La tierra que dejó de existir

Existió una vez una modesta tierra martirizada por la codicia, la incapacidad y la maldad de sus gobernantes durante muchos, muchos años. Y mientras otras tierras crecían gracias al trabajo de sus campos, de su industria, por la belleza de sus paisajes y aumentaba el bienestar de los que la vivían sobre ella, allí solo había esclavitud, miedo, hambre, violencia, explotación y desigualdad.

Y fue tanta la ignominia y durante tanto tiempo campó libremente la maldad de los hombres que la habitaban que al final hasta la propia tierra que los acogía pareció decir basta, y un día de hace dos años quizás quiso sacudirse todo ese mal como lo habría hecho un caballo enloquecido por tanto dolor, harta de todo por fin y mil veces herida por todo lo que tenía lugar ahí arriba, a lomos de su martirizada corteza.

Y de este modo, aquel día los habitantes de un país llamado Haití fueron descabalgados por la ira de una tierra que sigue en trance de dejar de existir, y hoy es evidente que sólo con la voluntad de sus maltrechas gentes no será suficiente para impedirlo.

Uno a uno, ninguno de ellos ni de nosotros será suficiente para cambiar ese fatal destino, por eso todos somos necesarios.

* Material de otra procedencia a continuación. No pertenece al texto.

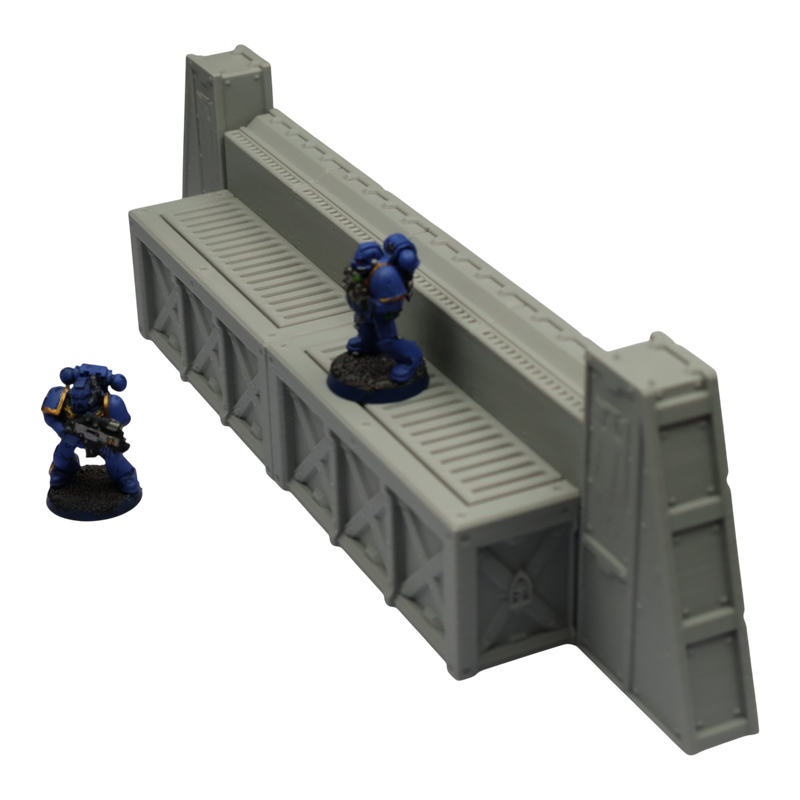 Imperial Walls - 28mm Wargaming Scatter Terrain Scenery Tabletop Miniature - Only-Games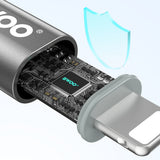 USB-A TO LIGHTNING MAGNETIC CHARGING CABLE GREY BO-X311L-GRY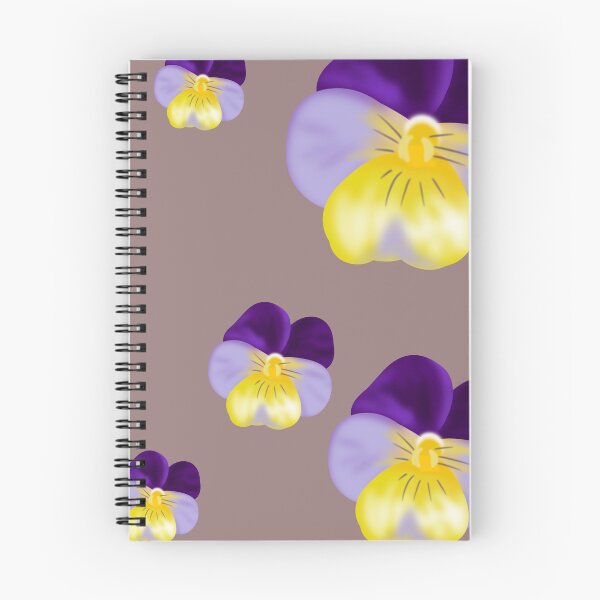 Item preview, Summer Pansies Penséer Flowers Pattern  designed and sold by Karen Ekdahl.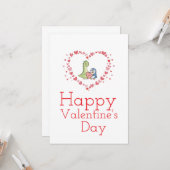 Valentijnsdag met vriend(in) kaart (Voorkant / Achterkant in situ)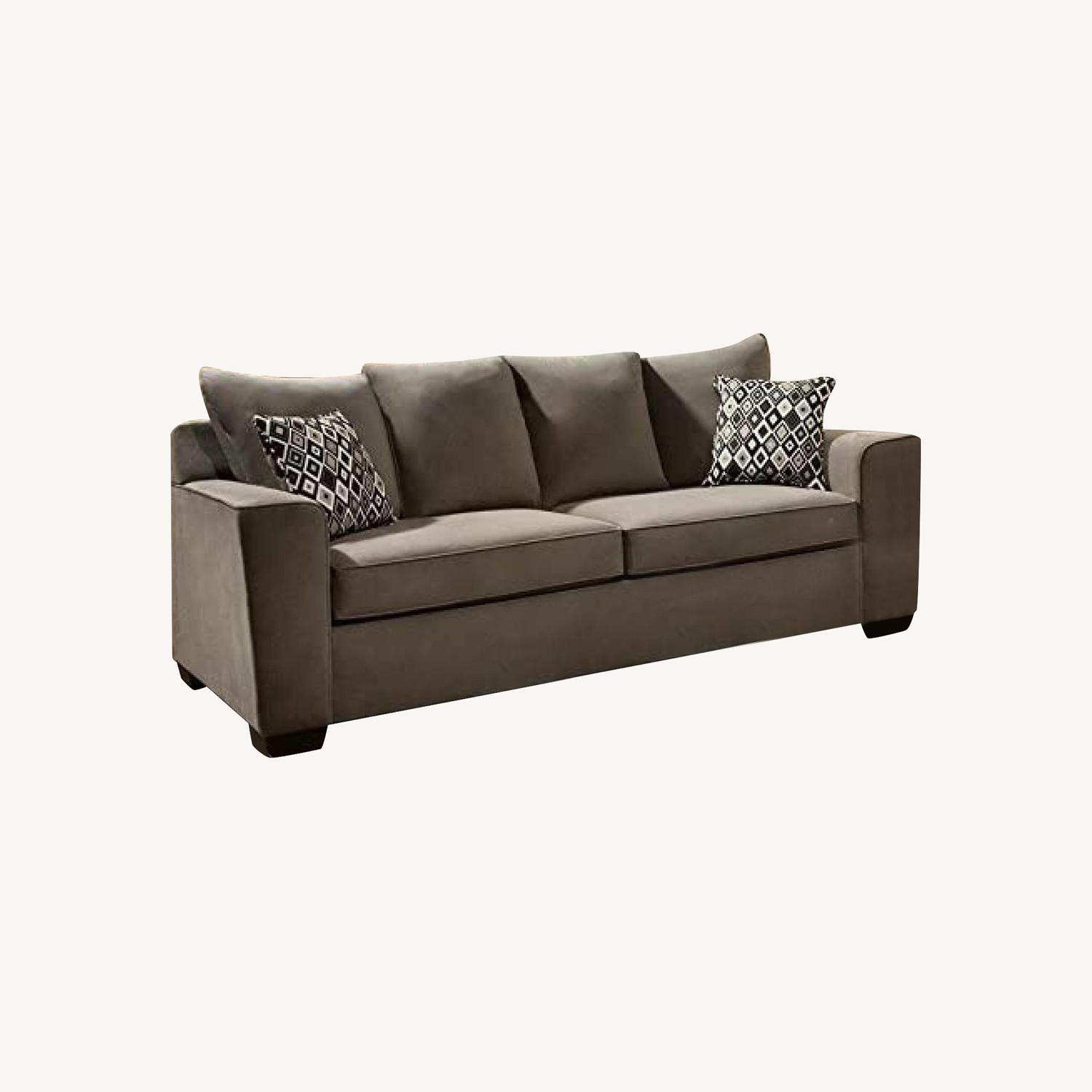 Ashley Furniture Medium-Sized Dark Gray Sofa - image-0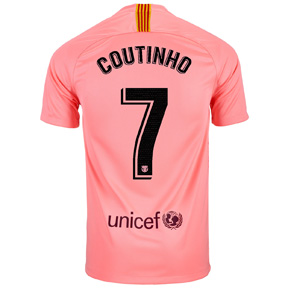 Nike Barcelona Coutinho #7 Soccer Jersey (Alternate 18/19)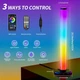 RGB светильник 360° для гейминга и декора, с музыкальной синхронизацией и APP-управлением — YAMYONE 42 см - изображение 5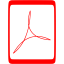 red pdf file 2 icon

Somos necesarios para dar nueva vida, para dar una oportunidad a una tierra que parece querer dejar de existir, porque nunca le dieron esa opción.




lunes, 9 de enero de 2012

La grieta

De pronto se encontró con la grieta.

Llegó con un único y breve chasquido. Vio que una de las baldosas con cenefas de flores coloreadas se había partido. Después de observarla con cierto detenimiento, se percató de que desde ahí partía una fina línea que recorría las baldosas del baño, ascendiendo en diagonal hasta perderse detrás del espejo. Ciertamente, aquello era una contrariedad, pero no dejaba de ser una grieta muy delgada, muy poca cosa  en realidad y bueno, pensó; al fin y al cabo estaba en el pequeño cuarto de baño privado, nada que alguien pudiera llegar a ver, quizás acaso alguna visita, alguna vez... Así que decidió que podría convivir con esa grieta sin hacer nada.

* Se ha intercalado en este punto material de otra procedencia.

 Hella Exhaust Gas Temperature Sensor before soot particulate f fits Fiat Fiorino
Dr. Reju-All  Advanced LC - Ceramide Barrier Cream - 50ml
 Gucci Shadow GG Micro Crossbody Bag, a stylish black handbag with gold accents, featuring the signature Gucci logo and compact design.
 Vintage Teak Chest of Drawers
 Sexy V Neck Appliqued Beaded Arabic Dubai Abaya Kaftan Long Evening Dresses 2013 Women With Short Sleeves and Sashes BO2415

Al salir del servicio, vio que la misma grieta también había llegado a la madera de la puerta, recorriéndola de arriba a abajo. Después encontró otra muy parecida en la librería del comedor, y otra sobre la mesita del salón. También había una en el viejo jarrón de porcelana, y en la figurita de cristal recuerdo de Venecia. En la cocina, la fina grieta subía por la nevera, pasaba por el techo y alcanzaba la preciosa lámpara de cerámica blanca y azul, partiendo en dos mitades la base atornillada al techo.

Sorprendido, volvió su mirada a derecha e izquierda, arriba y abajo y se dio cuenta de que la grieta seguía creciendo rápida y silenciosamente, abriéndose paso, atravesándolo todo. Y entonces se encogió de hombros, porque ya era tarde: La grieta lo había alcanzado a él también.